Anyone who knows me well knows that I hate sports. I used to feel a lot of shame regarding that fact. Now I really don’t worry so much about it. I’ve tried to watch sports, and I’ve been to some games. They’re fun, but not enough to make me wanna watch sports all the time, talk about it all the time, or to get angry or upset when “my” team is doing badly.
I’m not sure what irritates me about sports so much, I guess I just don’t get it. I did realize recently that the reason I enjoy sports movies is that with a movie there’s a narrative and a storyline that I can relate to. I think people who have grown up watching sports already have a narrative in mind when watching sports and that’s why they “get it”. Without the extensive background in sports that most people possess I’m kind of lost. I grew up in one of the few states in the union that doesn’t have national league teams. Don’t bother asking what state, I’m not fucking telling you! I also grew up in a hellaciously small town, and the schools didn’t really get into sports in a big bad way either. When I listen to other people talk about sports I hear a background that I missed out on, at least materially. They see their teams as being important, they know their history, and they’re invested in their future. I just see a bunch of people wearing stupid clothes, doing things that I don’t understand or care about.
But anyway, even though I hate most organized sports, I have always related to skateboarding
. Skateboarding and punk rock
are inextricably linked, so it kinda makes sense that skateboarding appeals to me. Skating and punk share similar values and mindsets. Punk is art free from boundaries. Skateboarding is like sports without boundaries. All one needs to play punk is energy and passion, and a willingness to learn. Anyone can ride a skateboard, there are no rules, the only boundaries are fear and fatigue. Punk and skating both require perseverance and a willingness to get hurt in order to create something beautiful.

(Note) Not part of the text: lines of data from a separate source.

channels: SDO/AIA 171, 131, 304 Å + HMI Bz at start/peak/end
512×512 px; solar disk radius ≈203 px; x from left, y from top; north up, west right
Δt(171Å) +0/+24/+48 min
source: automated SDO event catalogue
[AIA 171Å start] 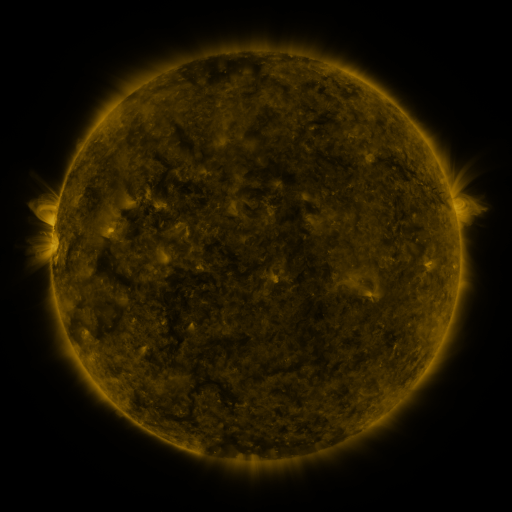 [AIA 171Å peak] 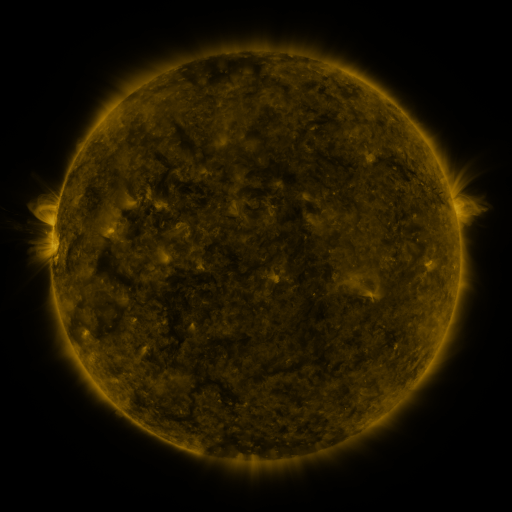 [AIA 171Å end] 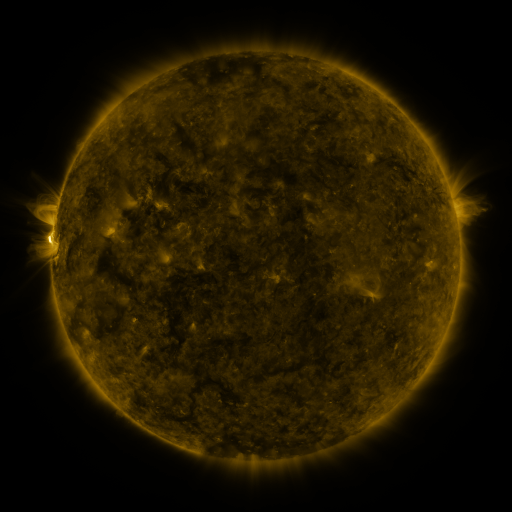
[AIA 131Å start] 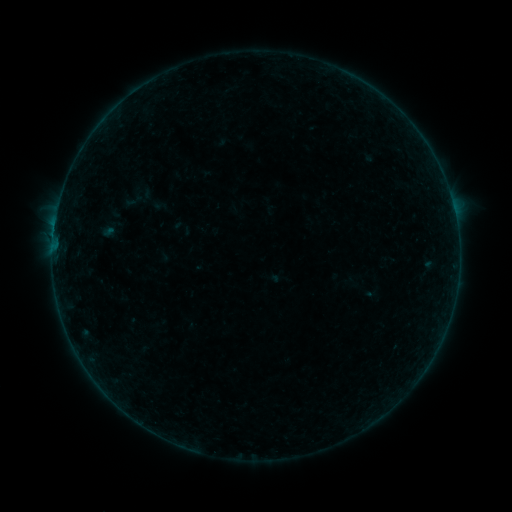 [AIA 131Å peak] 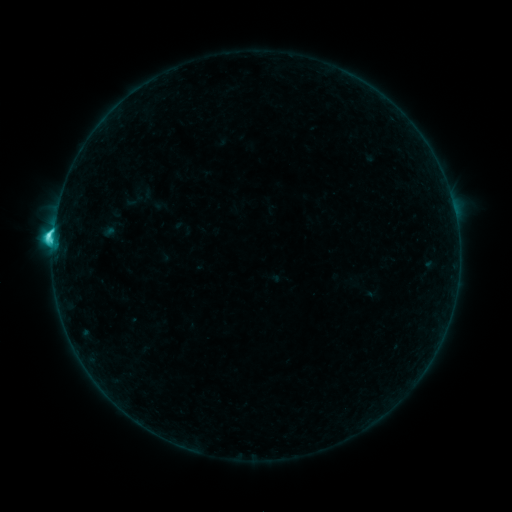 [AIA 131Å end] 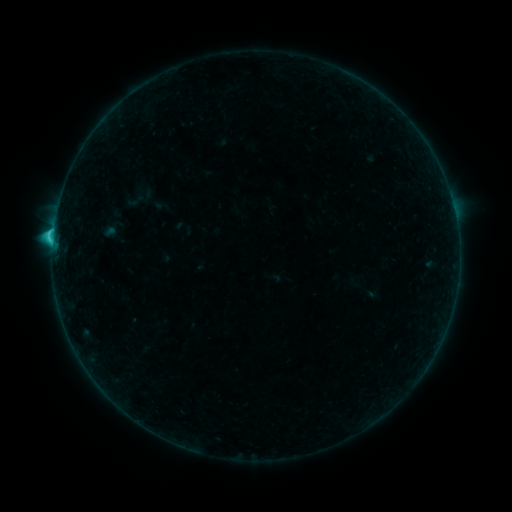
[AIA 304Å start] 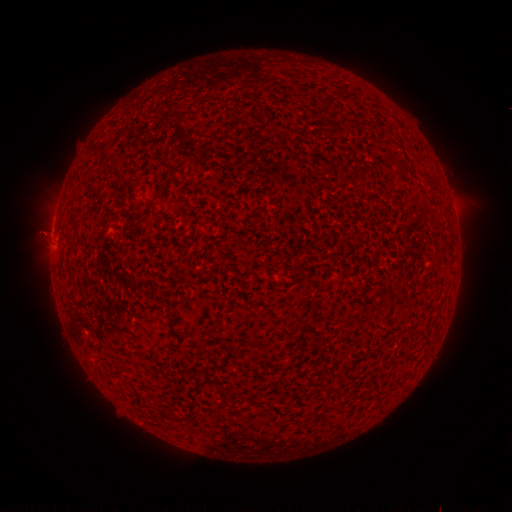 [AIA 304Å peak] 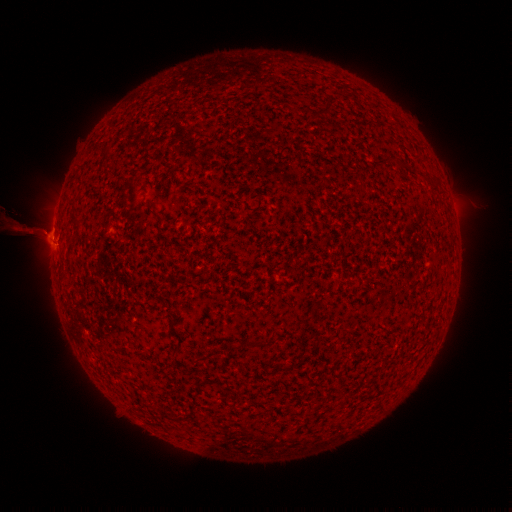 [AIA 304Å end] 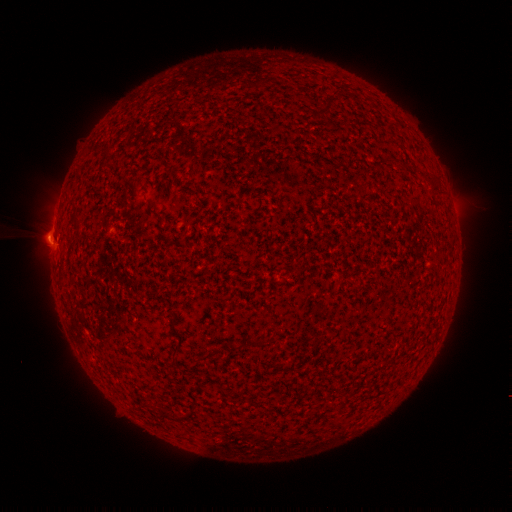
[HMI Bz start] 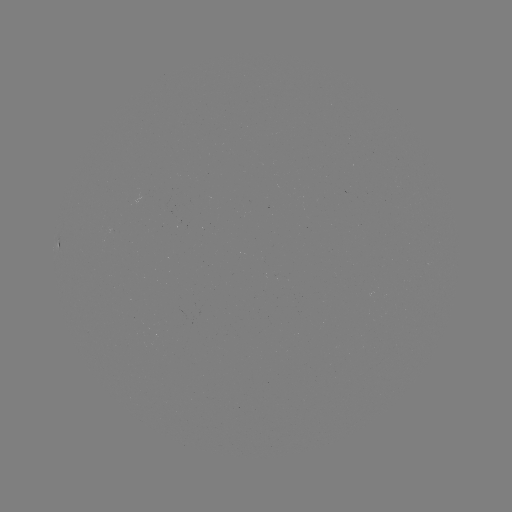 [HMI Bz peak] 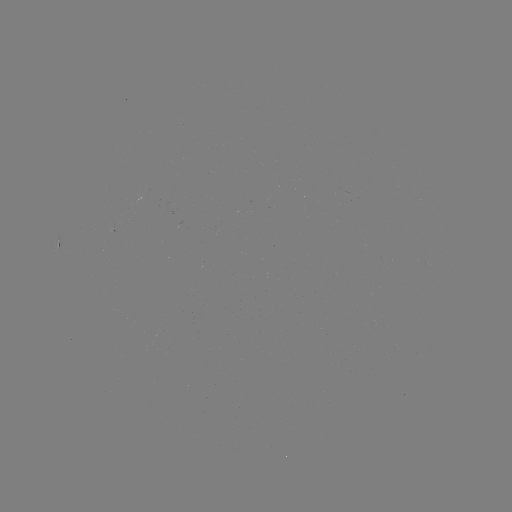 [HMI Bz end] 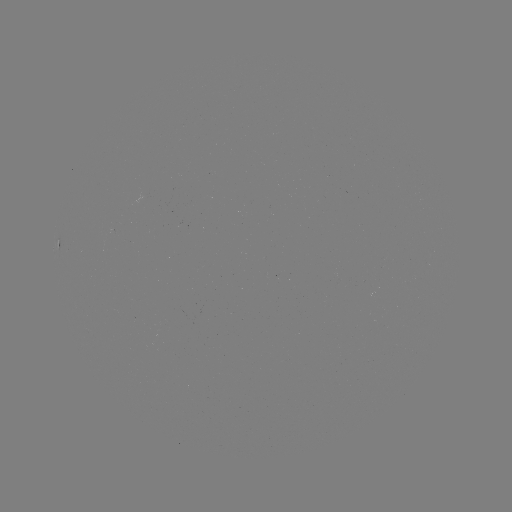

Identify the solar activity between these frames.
C3.8 flare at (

Organized sports seem so limiting and fake to me. But the idea of one person (with or without their buddies), who literally risk life and limb, in order to do something that to most people seems impossible, requires the same kind of mindset that creates great art. People create not because they want to, but because they have to. Skaters risk injury, and spend hours practicing all to do what I imagine to be the next best thing to flying under one’s own power. In so doing they create an artform, a poetry and symmetry as intricate as any dance, or any other sport.